The Iterative Closest Point (ICP) is a matching technique used to determine the transformation matrix that minimizes the distance between point clouds.

The MATLAB wrapper (includded in the library) that calls the ICP matching procedure implemented in the SLAMIPC library is:

>> [ Pi, niterations, md, Oindex, Ocoords, tTi, uM ] = SLAMICP( M, Ti, inlierthreshold, method, iterations, Pi-1, Outlierthreshold );

The input parameters are:
  • M, the point cloud describing the map of the application scenario or a reference LIDAR scan
  • Ti, the current (i'th) LIDAR scan
  • inlierthreshold, the threshold distance applied to the matched points to classify a point as an inlier (used by the ICP matching), default = 0.3 units
  • method, the ICP method: 'point_to_point' or 'point_to_plane'
  • iterations, maximum number of iterations during the ICP matching
  • Pi-1, the initial guess of Pi, usually the last known position and orientation of the mobile robot Pi-1 = ( xi-1, yi-1, θi-1 )
  • Outlierthreshold, the threshold distance applied to the matched points to classify a point as an outlier (not used in the ICP matching), default = 0.3 units
  • The parameters returned are:
  • Pi, the current position of the mobile robot in M expressed as: Pi = ( xi, yi, θi )
  • niterations, the number of iterations of the ICP matching
  • md, the mean inlier distance (computed from the distance between the matched (inlier) points)
  • Oindex, the index of the points of Ti classified as outliers
  • Ocoords, the coordinates of the outliers expressed in the coordinates of M (transformed outliers)
  • tTi, the current (i'th) LIDAR scan (Ti) expressed (or transformed) in the coordinates of M
  • uM, the updated map combining M with (only) the outliers of tTi (listed in Ocoords)
  • Representation of example input ( M, T ) and output ( tT, uM ) 2D point clouds:


    The SLAMICP library is based on the LIBICP (LIBrary for Iterative Closest Point fitting) which is a cross-platfrom C++ library with MATLAB wrappers for fitting 2d or 3d point clouds with respect to each other. Currently it implements the SVD-based point-to-point algorithm as well as the linearized point-to-plane algorithm. It also supports outlier rejection and is accelerated by the use of k-d trees as well as a coarse matching stage using only a subset of all points.
    Copared with the LIBICP, the SLAMICP returns the number of iterations, the mean inlier distance, the outliers, the transformed point cloud and the updated map.

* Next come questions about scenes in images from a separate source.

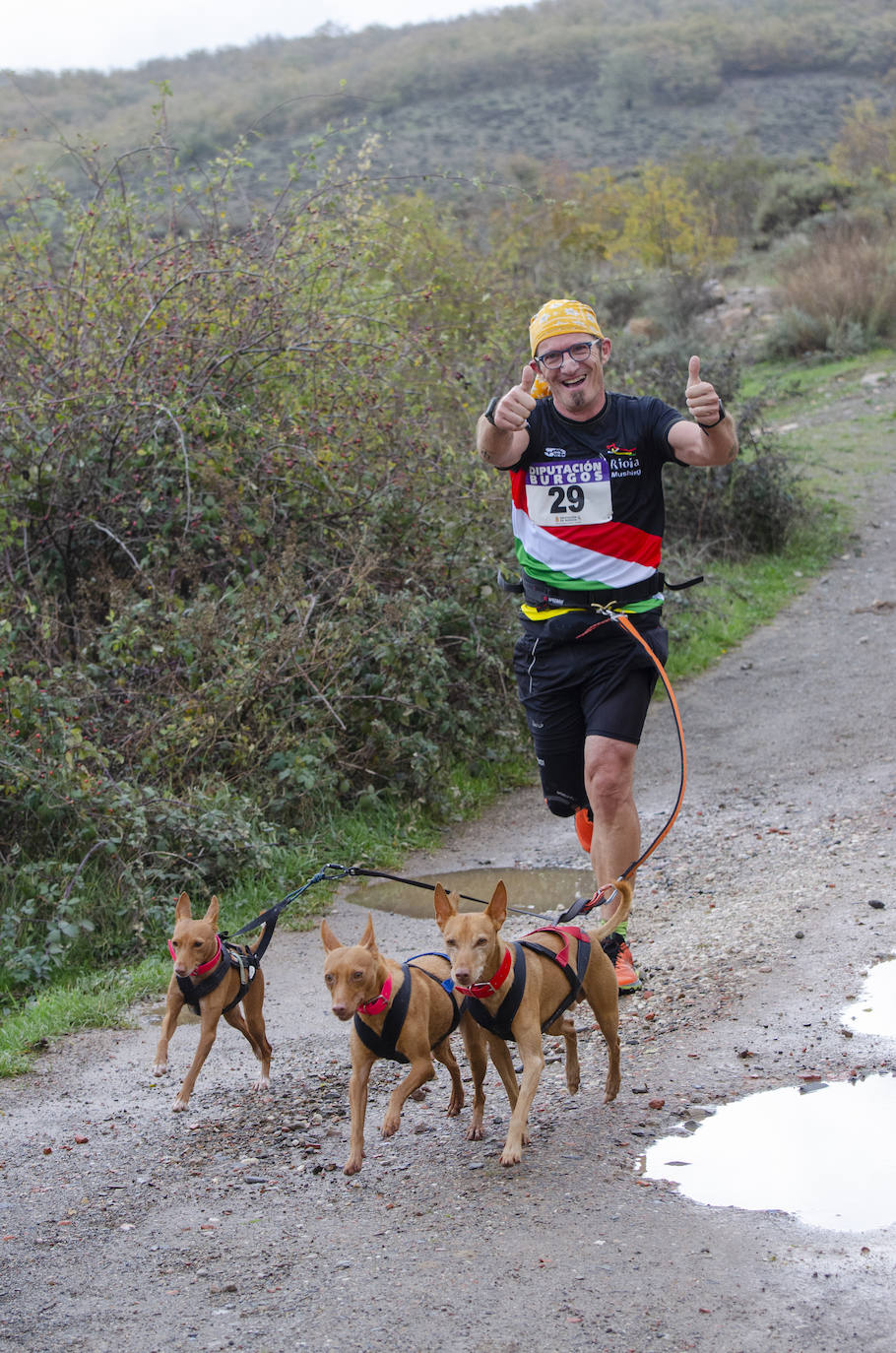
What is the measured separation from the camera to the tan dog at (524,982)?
3361mm

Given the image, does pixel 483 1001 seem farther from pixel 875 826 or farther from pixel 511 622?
pixel 511 622

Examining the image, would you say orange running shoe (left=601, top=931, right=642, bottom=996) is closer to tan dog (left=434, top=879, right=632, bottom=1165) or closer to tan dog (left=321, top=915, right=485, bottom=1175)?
tan dog (left=434, top=879, right=632, bottom=1165)

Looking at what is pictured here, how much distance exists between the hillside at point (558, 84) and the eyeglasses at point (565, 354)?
50358 mm

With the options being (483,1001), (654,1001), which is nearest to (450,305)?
(654,1001)

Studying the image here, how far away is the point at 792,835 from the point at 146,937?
3325 mm

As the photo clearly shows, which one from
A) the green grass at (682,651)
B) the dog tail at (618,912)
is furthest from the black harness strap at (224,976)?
the green grass at (682,651)

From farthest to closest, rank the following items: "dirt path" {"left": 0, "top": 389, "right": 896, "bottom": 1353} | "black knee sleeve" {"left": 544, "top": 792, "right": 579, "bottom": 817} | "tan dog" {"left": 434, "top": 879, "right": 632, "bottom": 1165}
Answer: "black knee sleeve" {"left": 544, "top": 792, "right": 579, "bottom": 817} → "tan dog" {"left": 434, "top": 879, "right": 632, "bottom": 1165} → "dirt path" {"left": 0, "top": 389, "right": 896, "bottom": 1353}

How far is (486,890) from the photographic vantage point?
6637 millimetres

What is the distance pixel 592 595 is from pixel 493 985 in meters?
1.71

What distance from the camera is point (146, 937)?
6.24 metres

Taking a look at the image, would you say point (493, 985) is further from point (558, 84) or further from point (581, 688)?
point (558, 84)

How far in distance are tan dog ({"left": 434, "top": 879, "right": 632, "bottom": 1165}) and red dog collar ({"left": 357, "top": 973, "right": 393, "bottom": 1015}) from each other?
0.63ft

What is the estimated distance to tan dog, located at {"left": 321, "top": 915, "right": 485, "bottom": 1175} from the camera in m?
3.28

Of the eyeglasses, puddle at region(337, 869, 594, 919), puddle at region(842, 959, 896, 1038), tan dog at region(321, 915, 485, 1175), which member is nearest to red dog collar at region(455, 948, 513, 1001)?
tan dog at region(321, 915, 485, 1175)
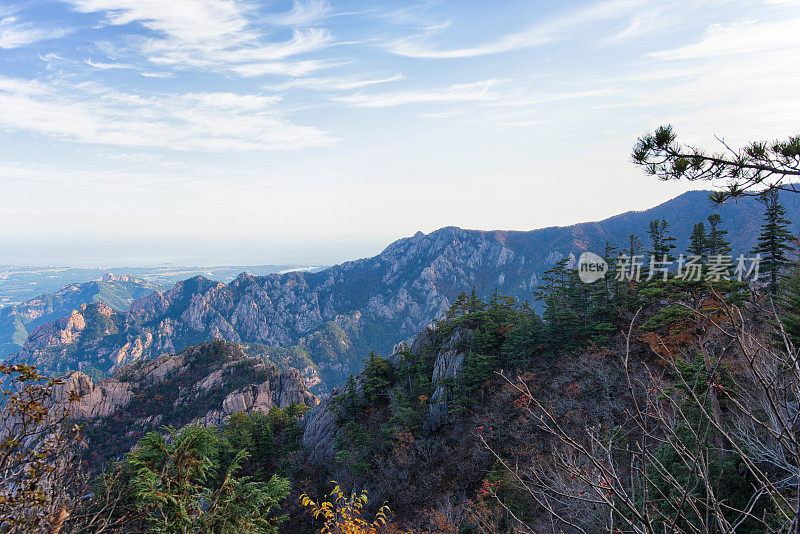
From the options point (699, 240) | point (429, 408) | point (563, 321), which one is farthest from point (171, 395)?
point (699, 240)

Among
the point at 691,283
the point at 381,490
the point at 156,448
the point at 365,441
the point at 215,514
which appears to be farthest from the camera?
the point at 365,441

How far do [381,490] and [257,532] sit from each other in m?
22.4

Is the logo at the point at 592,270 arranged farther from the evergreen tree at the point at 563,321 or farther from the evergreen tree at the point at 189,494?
the evergreen tree at the point at 189,494

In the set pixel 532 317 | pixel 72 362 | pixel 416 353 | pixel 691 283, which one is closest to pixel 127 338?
pixel 72 362

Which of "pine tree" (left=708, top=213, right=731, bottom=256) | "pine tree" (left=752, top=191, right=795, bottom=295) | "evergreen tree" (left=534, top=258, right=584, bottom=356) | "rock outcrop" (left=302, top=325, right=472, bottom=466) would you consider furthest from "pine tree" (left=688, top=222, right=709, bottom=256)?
"rock outcrop" (left=302, top=325, right=472, bottom=466)

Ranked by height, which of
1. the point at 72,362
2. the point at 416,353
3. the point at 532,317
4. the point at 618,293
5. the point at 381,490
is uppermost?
the point at 618,293

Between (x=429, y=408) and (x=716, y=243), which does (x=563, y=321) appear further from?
(x=716, y=243)

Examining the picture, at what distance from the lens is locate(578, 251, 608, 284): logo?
105 feet

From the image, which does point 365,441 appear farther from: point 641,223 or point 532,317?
point 641,223

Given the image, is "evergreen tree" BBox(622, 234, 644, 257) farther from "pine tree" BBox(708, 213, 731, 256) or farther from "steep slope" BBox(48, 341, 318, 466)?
"steep slope" BBox(48, 341, 318, 466)

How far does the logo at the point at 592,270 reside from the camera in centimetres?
3187

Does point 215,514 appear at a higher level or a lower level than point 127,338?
higher

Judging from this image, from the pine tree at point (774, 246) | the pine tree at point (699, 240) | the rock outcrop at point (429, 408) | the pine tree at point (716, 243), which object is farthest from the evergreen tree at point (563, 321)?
the pine tree at point (774, 246)

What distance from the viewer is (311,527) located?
89.2 ft
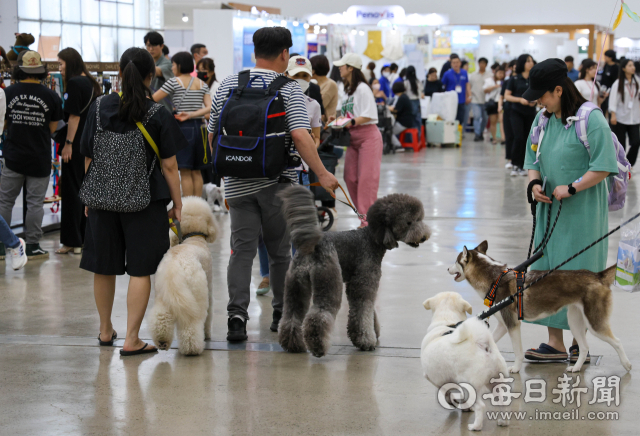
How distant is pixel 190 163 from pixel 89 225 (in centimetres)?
315

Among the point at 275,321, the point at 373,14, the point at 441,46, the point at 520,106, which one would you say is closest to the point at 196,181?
the point at 275,321

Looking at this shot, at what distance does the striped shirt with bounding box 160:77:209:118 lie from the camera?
21.6 feet

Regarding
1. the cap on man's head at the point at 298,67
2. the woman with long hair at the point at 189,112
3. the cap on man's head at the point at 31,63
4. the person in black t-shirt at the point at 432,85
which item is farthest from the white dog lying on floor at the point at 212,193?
the person in black t-shirt at the point at 432,85

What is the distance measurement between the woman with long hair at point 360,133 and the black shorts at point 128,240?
3.14 m

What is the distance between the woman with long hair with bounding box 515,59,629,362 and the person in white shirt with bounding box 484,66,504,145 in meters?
14.0

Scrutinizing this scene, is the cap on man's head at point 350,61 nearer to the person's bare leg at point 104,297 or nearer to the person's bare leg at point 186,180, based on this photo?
the person's bare leg at point 186,180

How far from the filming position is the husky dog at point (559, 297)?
3.29 m

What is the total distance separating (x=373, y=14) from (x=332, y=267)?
63.0 feet

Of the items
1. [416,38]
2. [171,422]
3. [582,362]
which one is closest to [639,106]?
[582,362]

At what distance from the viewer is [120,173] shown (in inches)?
141

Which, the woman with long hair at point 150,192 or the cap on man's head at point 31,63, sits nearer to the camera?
the woman with long hair at point 150,192

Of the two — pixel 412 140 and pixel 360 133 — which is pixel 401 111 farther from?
pixel 360 133

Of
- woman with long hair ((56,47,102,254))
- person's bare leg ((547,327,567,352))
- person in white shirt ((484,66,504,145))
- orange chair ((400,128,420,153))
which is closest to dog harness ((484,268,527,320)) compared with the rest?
person's bare leg ((547,327,567,352))

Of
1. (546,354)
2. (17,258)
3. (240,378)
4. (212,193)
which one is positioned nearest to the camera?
(240,378)
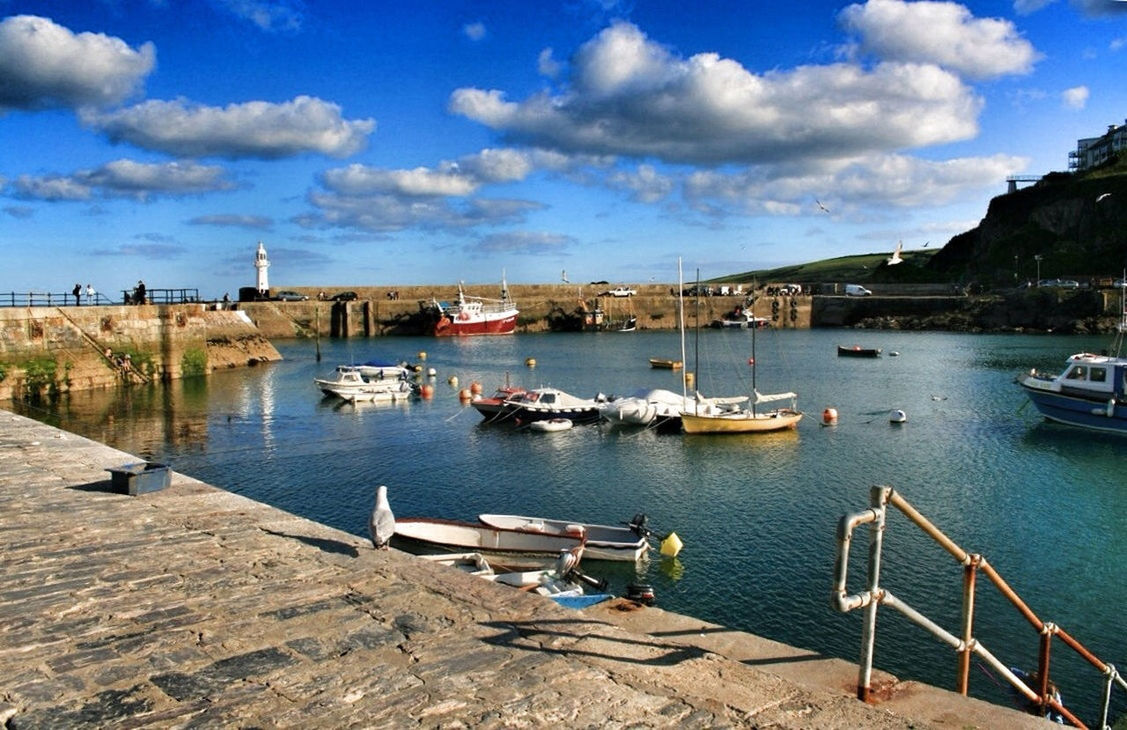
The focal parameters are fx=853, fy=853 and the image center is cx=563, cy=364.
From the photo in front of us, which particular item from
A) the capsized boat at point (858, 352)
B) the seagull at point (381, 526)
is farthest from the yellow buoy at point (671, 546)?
the capsized boat at point (858, 352)

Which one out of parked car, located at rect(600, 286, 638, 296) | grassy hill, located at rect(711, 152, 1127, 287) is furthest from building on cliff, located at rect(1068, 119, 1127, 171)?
parked car, located at rect(600, 286, 638, 296)

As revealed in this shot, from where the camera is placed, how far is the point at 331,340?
9975cm

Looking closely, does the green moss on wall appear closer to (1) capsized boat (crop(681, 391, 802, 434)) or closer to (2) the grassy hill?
(1) capsized boat (crop(681, 391, 802, 434))

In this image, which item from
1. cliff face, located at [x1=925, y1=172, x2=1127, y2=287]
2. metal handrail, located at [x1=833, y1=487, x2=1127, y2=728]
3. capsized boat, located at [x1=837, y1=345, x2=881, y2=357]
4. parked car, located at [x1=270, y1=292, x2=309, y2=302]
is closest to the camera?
metal handrail, located at [x1=833, y1=487, x2=1127, y2=728]

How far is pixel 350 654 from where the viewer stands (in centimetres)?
772

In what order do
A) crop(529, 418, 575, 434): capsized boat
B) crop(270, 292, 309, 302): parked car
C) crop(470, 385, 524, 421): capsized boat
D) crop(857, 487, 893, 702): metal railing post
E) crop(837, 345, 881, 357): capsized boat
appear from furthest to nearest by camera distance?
crop(270, 292, 309, 302): parked car → crop(837, 345, 881, 357): capsized boat → crop(470, 385, 524, 421): capsized boat → crop(529, 418, 575, 434): capsized boat → crop(857, 487, 893, 702): metal railing post

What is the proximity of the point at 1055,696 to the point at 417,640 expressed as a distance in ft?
29.5

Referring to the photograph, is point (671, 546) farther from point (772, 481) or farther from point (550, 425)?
point (550, 425)

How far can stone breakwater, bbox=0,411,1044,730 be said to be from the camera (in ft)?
21.7

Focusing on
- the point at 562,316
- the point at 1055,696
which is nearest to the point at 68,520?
the point at 1055,696

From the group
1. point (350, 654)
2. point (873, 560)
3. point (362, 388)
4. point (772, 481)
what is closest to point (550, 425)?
point (772, 481)

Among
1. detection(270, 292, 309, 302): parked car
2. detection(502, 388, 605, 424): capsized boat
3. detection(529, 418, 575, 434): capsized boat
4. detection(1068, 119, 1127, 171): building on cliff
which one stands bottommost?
detection(529, 418, 575, 434): capsized boat

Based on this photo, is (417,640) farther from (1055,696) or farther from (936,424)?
(936,424)

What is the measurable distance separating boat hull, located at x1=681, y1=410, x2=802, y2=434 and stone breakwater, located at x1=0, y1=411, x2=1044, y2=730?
80.7 feet
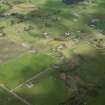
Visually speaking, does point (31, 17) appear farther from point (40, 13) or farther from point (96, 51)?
point (96, 51)

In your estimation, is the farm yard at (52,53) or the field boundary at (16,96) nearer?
the field boundary at (16,96)

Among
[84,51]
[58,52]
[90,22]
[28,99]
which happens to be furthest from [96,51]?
[28,99]

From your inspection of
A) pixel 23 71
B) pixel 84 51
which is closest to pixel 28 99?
pixel 23 71

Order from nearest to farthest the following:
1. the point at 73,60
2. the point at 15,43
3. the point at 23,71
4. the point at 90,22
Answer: the point at 23,71
the point at 73,60
the point at 15,43
the point at 90,22

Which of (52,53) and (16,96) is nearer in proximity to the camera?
A: (16,96)

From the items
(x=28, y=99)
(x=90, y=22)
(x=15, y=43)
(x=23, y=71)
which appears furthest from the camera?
(x=90, y=22)

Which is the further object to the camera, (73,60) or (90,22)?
(90,22)

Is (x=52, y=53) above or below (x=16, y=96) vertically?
above

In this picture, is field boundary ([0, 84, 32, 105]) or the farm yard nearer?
field boundary ([0, 84, 32, 105])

    The original LIBICP is avialable in: https://www.cvlibs.net/software/libicp/

    When compiled, the MATLAB wrapper of the LIBICP library can be called using:

    >> [ Trfit ] = icpMEX( M, Ti, Trinitial_guess, inlierthreshold, method );

    Where Tr = ( R( θ ), t ) is the transformation matrix that must be applied to T to match M.

    Downloadable packages for Linux/Mac/Windows®

  • 16-05-2023: SLAMICP V4.1 Download - First version published online ( including a precompiled MEX file for MATLAB under Windows® )
  • 16-05-2023: PCMerge V1.0 Download - First version published online ( including a precompiled MEX file for MATLAB under Windows® )

    Github: pending...
    FileExchange: pending...

    Additional packages required to compile SLAMICP from scratch:
  • Boost libraries - Used by the k-d tree search
  • CMake - Requiered to control the software compilation

    Previous versions:
  • 24-04-2023: PCMerge V1.0 - Internal beta version
  • 21-04-2023: SLAMICP V4.0 - Internal beta version
  • License
    This code is published under the GNU General Public License.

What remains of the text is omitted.